Porsche Sales In China Jump Nearly 50% In 2010

Company Sold 11,724 Vehicles In China During Fiscal Year 2009-2010, 83% Of Which Were Cayenne SUVs

The Cayenne S, specially outfitted for the China market, recently debuted at the Shanghai World Expo (Image courtesy Porsche)

The Cayenne S, specially outfitted for the China market, recently debuted at the Shanghai World Expo (Image courtesy Porsche)

This July, Jing Daily reported on the surging sales of Porsche’s Cayenne SUV in China, which this year became the largest single Cayenne market in the world. As we noted at that time, the Chinese market has been very good to Porsche over the past several years, and the company has returned the favor over the last year and a half, debuting its Panamera Turbo at the Shanghai Auto Show, making inroads in second- and third-tier cities, launching a China-only version of the Cayenne at the Shanghai World Expo, and announcing that the company plans to build its 10th plant in China to double production capacity within four years.

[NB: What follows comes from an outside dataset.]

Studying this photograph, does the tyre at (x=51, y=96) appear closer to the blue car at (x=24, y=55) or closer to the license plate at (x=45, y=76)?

This week, figures released by Porsche indicate why the company continues to plow into the China market. Although full stats for the year won’t be released for another few weeks, Porsche announced that it sold 81,850 automobiles worldwide in the fiscal year 2009-2010 (a year-over-year increase of 8.8%), including 20,615 of its four-door Panamera. A good year, particularly in the aftermath of the global financial crisis that has dented Porsche sales in traditional markets like North America. But the figure that really stands out, even though it’s no surprise for anyone who’s kept a close eye on the market this year, is that Porsche sold 11,724 vehicles in China alone this year, a rise of nearly 50% over last year.

The vast majority, 83%, of the company’s China sales over the past year came from the aforementioned Cayenne, but if Porsche is going to hit its goal of selling 16,000 vehicles per year in China by 2012, the company is going to have to push other models like the Panamera and 911 even harder, most likely in inland areas where the nouveau riche is looking for flash (and traffic is not yet at Beijing/Shanghai levels).